Instructions
A. Reproduce the walk description verbatim between "By now the crowds" and "in the snow.", inclusive.
B. Answer these questions from the walk description:
(i) On top of which summit were plenty of folk enjoying the Saturday morning view when the writer arrived?
(ii) On top of which summit did the writer stop for a warming cup of tea?
(iii) What did the writer remove after the ice dispersed?

Text to read
● ● ● ● ●
By now the crowds had come out and there plenty of folk enjoying the Saturday morning view from the top of Harrison Stickle when I arrived there. I wanted to stay up high so my route took me on the plateau north from Langdale Pikes towards Thunacar Knott (another great name) and then on to High Raise and Sergeant Man.
The deep snow meant the walking was hard going here but the payoff was the views which were quite stunning. Bowfell and the Scafell range were to my left. To the north you could see Skiddaw and Bassenthwaite Lake, whilst over to the east Helvellyn, Nethermost Pike, Dollywaggon Pike, St Sunday Crag, and the Fairfield horseshoe were crystal clear and looking majestic in the snow.
I stopped for a warming cup of tea and to refuel on top of Sergeant Man whilst enjoying the view down towards Ambleside and Windermere.
The snow was still thick as I carefully made my way down Blea Rigg and to the shimmering water of Stickle Tarn. By now it was mid afternoon and the sun was starting to cast longer shadows so after admiring a snow-lined Jack’s Rake and Pavey Ark I hit the path down, removed the my crampons after the ice dispersed, and got back to the car park just as the sun was setting.
● ● ● ● ●
Data section
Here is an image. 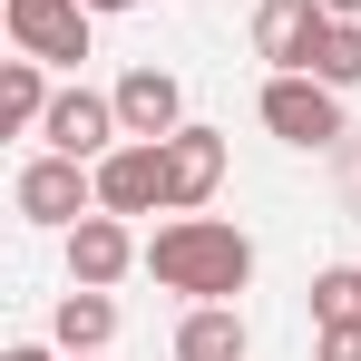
● ● ● ● ●
Solutions for each task
A.
By now the crowds had come out and there plenty of folk enjoying the Saturday morning view from the top of Harrison Stickle when I arrived there. I wanted to stay up high so my route took me on the plateau north from Langdale Pikes towards Thunacar Knott (another great name) and then on to High Raise and Sergeant Man.
The deep snow meant the walking was hard going here but the payoff was the views which were quite stunning. Bowfell and the Scafell range were to my left. To the north you could see Skiddaw and Bassenthwaite Lake, whilst over to the east Helvellyn, Nethermost Pike, Dollywaggon Pike, St Sunday Crag, and the Fairfield horseshoe were crystal clear and looking majestic in the snow.

B.
(i) Harrison Stickle
(ii) Sergeant Man
(iii) Crampons